● PROBLEM SET:
1) Answer these questions about the tokenization configuration page, each on its own line:
(a) Which two files contain the tokenization configuration section?
(b) What hidden parameter was introduced for File-to-File migration?
(c) Does that parameter apply to any flavor of bulk masking?
2) Rewrite the tokenization configuration page, starting with "Configuring Tokenization Parameters" and going on through "of bulk masking.", replacing "token vault" with "token store".
3) Extend the tokenization configuration page from where it stops.

Configuring Tokenization Parameters
This section describes the Tokenization Configuration parameters and covers the following topics:
Tokenization Configuration Overview
The tokenization configuration is a section in migration.properties
and masking.properties
files. It contains all the necessary information required for the tokenization of input data. For example, the name of the token vault that will receive the tokens for a column, token format that will be used to tokenize a column and whether the generated token will pass or fail luhn check.
A hidden parameter PreserveSpace
has been introduced for File-to-File migration. If this parameter is enabled, the spaces in the plaintext value during tokenization are preserved. This parameter is not applicable for any of the flavors of bulk masking.
Note
To preserve spaces in the generated tokens during File-to-File migration, set the PreserveSpace=true
in the migration.properties
file.

● DATA SECTION:
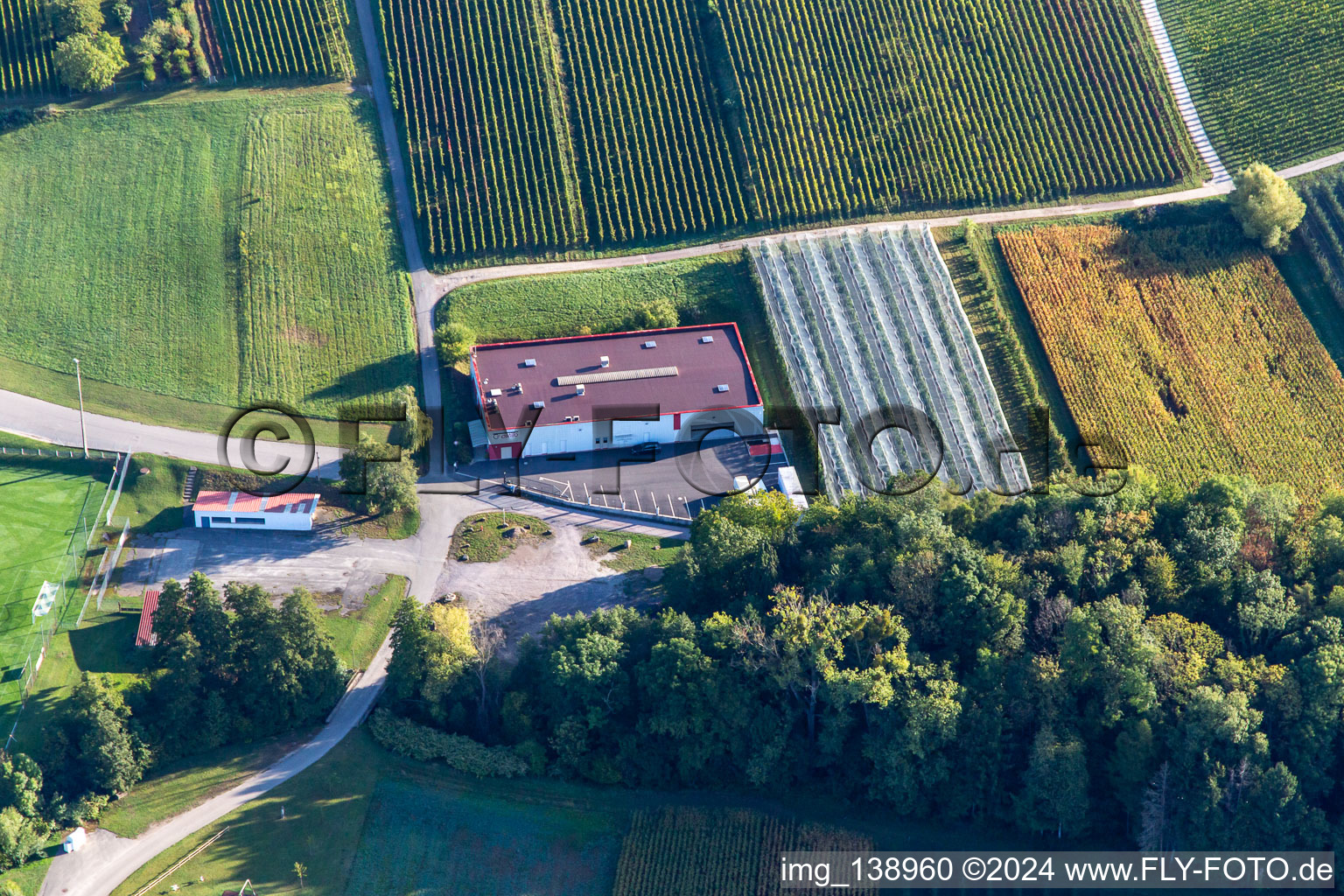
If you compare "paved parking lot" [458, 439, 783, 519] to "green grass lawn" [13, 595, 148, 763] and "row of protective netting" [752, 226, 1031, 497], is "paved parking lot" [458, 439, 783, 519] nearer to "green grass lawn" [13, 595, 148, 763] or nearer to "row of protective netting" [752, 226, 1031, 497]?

● RESULTS FOR EACH TASK:
1)
(a) migration.properties and masking.properties
(b) PreserveSpace
(c) No

2)
Configuring Tokenization Parameters
This section describes the Tokenization Configuration parameters and covers the following topics:
Tokenization Configuration Overview
The tokenization configuration is a section in migration.properties
and masking.properties
files. It contains all the necessary information required for the tokenization of input data. For example, the name of the token store that will receive the tokens for a column, token format that will be used to tokenize a column and whether the generated token will pass or fail luhn check.
A hidden parameter PreserveSpace
has been introduced for File-to-File migration. If this parameter is enabled, the spaces in the plaintext value during tokenization are preserved. This parameter is not applicable for any of the flavors of bulk masking.

3)
If PreserveSpace
parameter is enabled, spaces are preserved in the following scenarios:
If the plaintext value contains spaces at leading or trailing positions, the spaces are preserved in the generated tokens.
For example:
Plaintext Value Tokens ----356789------ ----184326------ If the plaintext value only contains spaces, the spaces are preserved in the generated tokens.
For example:
Plaintext Value Tokens ---------------- ---------------- Note
In the above examples, - represents space.
If the plaintext value is empty and the
PreserveSpace
parameter is enabled, the "Insert values cannot be empty" message is not displayed on the console.
Below is a sample of the Tokenization Configuration section of migration.properties
file:
###########################################
# Tokenization Configuration
# Tokenizer.Column0.TokenVault
# Tokenizer.Column0.CustomDataColumnIndex
# Tokenizer.Column0.TokenFormat
# Tokenizer.Column0.LuhnCheck
# ...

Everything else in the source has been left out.